Iran supplying drones to Russia
More vicious Russian attacks against Ukrainian cities were partly carried out by low-flying Iranian-made drones – something that Russia and Iran vigorously deny.
But the EU and the US both said they had evidence that Tehran supplied the low-cost drones that explode on impact and are blamed for the death of many civilians as well as the destruction of energy infrastructure, according to NATO Secretary-General Jens Stoltenberg.
"Every indication points to Iran supplying Russia with these drones. And we call on all nations, including Iran, to not support Russia's illegal war against Ukraine," he said.
"The horrific attacks that were seen by these drones just highlights the urgency of stepping up support for Ukraine."

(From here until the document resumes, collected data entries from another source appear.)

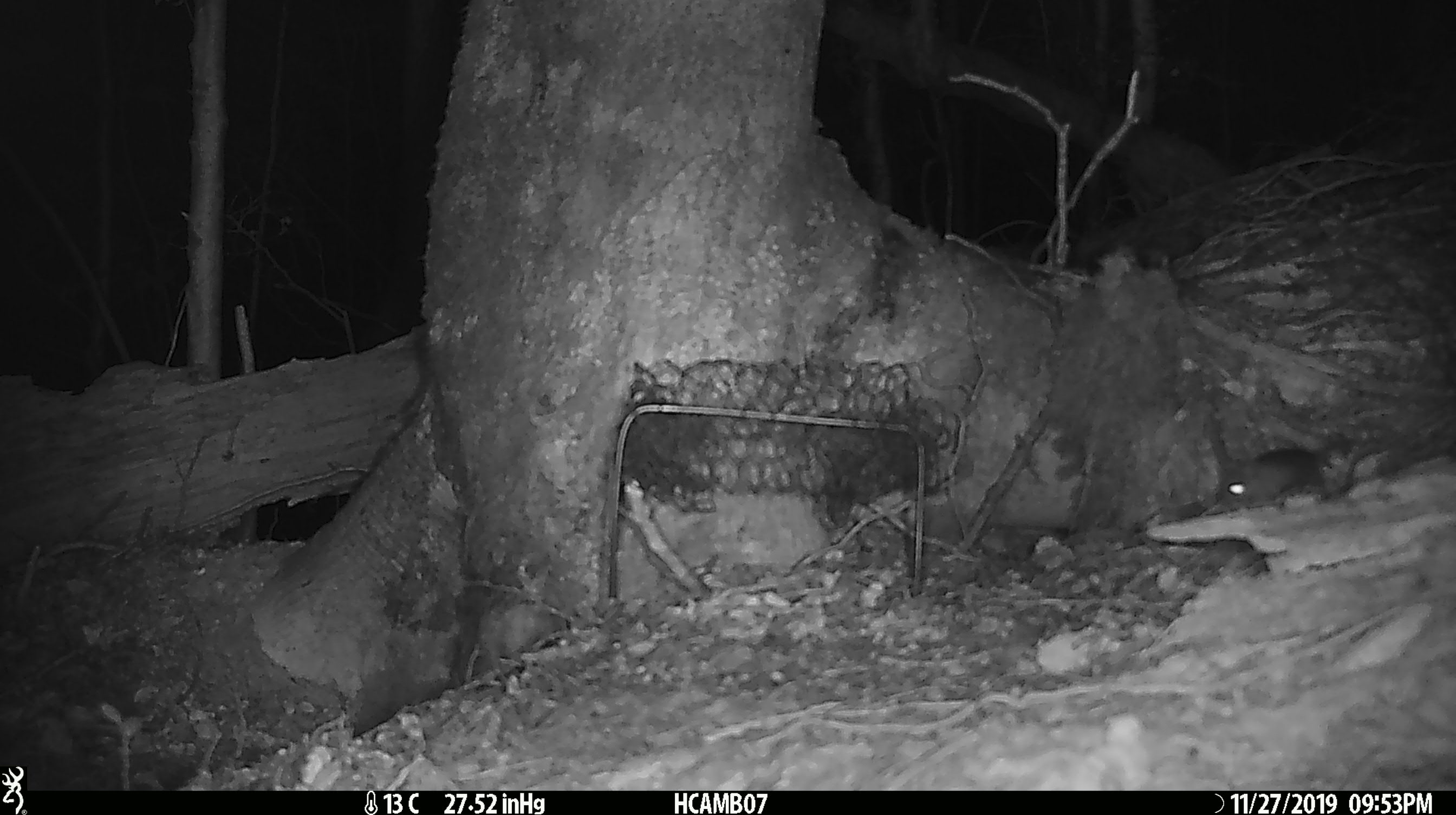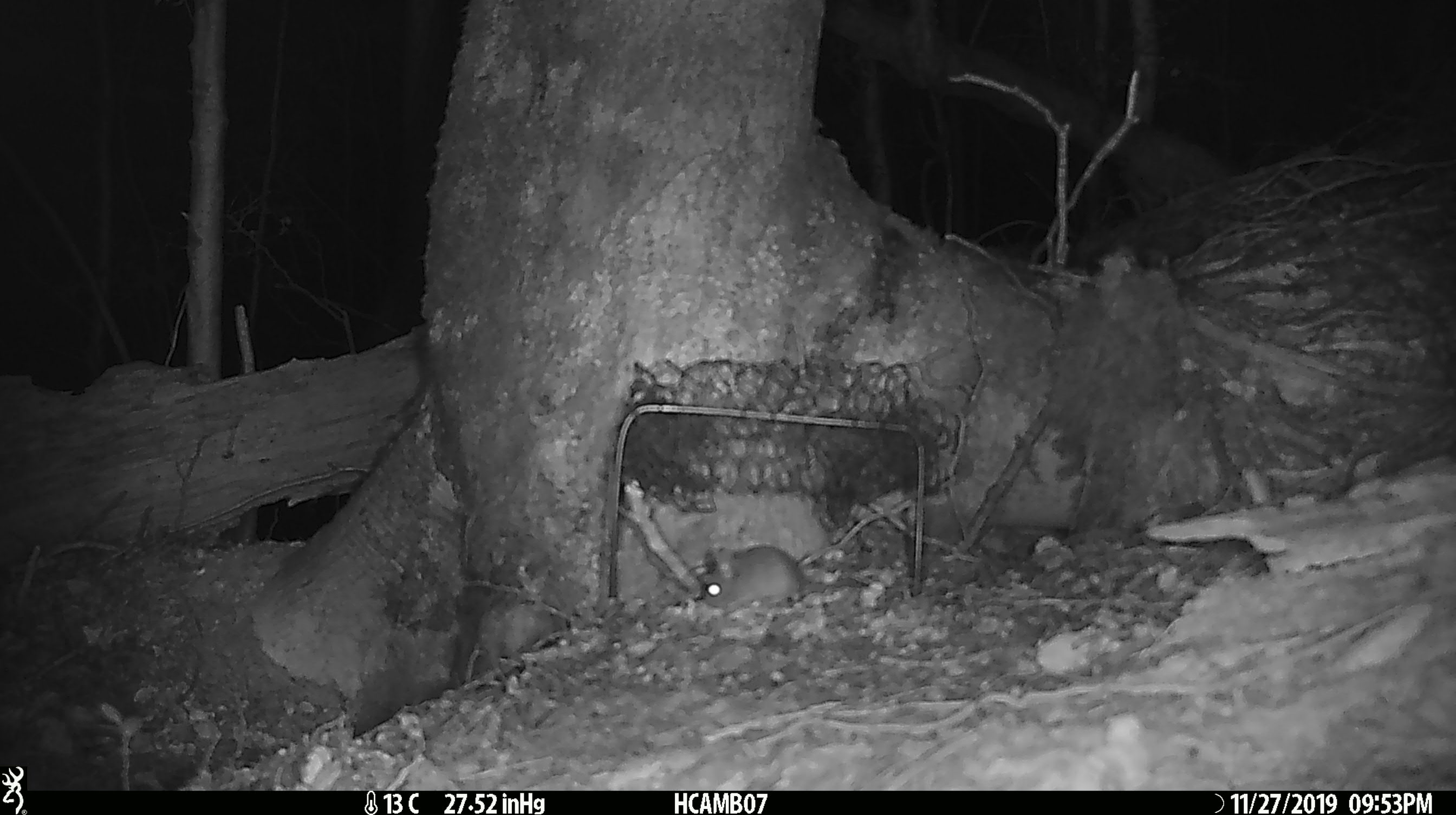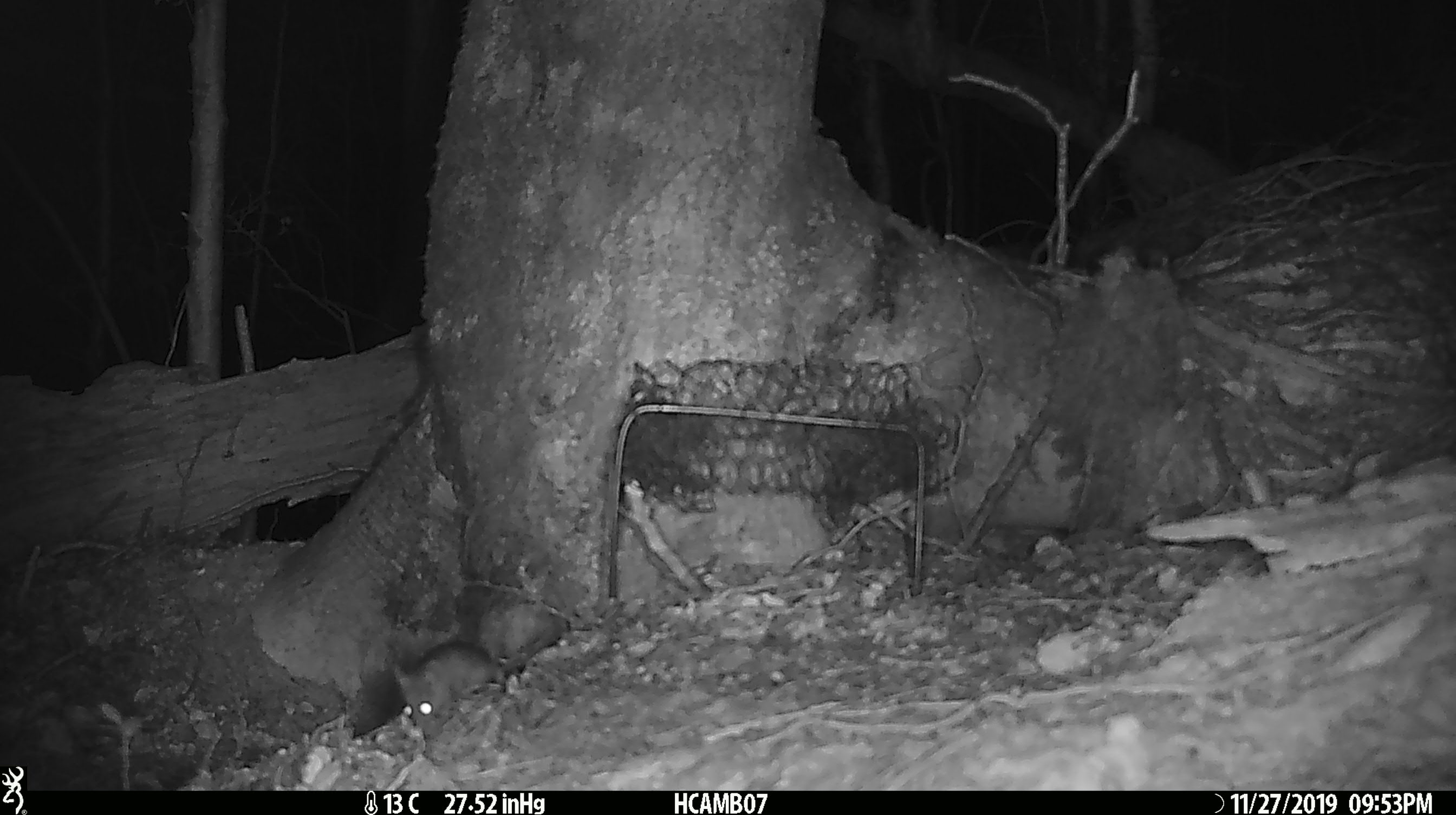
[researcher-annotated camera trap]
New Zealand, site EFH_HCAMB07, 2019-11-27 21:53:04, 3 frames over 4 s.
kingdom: Animalia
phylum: Chordata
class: Mammalia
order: Rodentia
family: Muridae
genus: Mus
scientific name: Mus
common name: mouse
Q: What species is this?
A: Mouse (Mus).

The drones were just one issue the EU has with Iran, the other is the brutal crackdown on civil protests that have been shaking the country for more than a month now, as Brussels slapped fresh sanctions on Iran related to the issue.
Summit overshadowed by Truss resignation
Liz Truss resigned as UK prime minister on Thursday. Speaking outside of 10 Downing Street, she announced there will be another leadership election within the ruling Conservative Party, which will decide who succeeds her.
This makes Truss the shortest-serving PM in UK history, paving the way for the country's fourth leader in little over three years. Her replacement will be appointed in the coming week.
Announcing her resignation, Truss said she arrived in office during a "time of great economic and international instability."
The EU leaders' summit in Brussels became more of a sideshow, as Britain deposed a third leader this year.
EU Council focuses on energy
In the end, EU countries agreed to continue work on several emergency measures to curb high energy prices but kicked further discussions down the road to energy ministers next week.
"There is the strong determination, shared unanimously, as the written conclusions attest, to act together, as Europeans, to achieve three goals: bring prices down, guarantee the safety of supply and continue to work to reduce demand," said European Council President Charles Michel.
Countries agreed to move forward on making joint gas purchases and creating a new gas price benchmark by early 2023 that better reflects the market.
They also endorsed progress on a temporary price ceiling on natural gas transactions and called on the European Commission to "urgently submit concrete decisions" on the measures.
"We do now have a very good and solid roadmap to keep on working on the topic of energy prices," European Commission President Ursula von der Leyen said.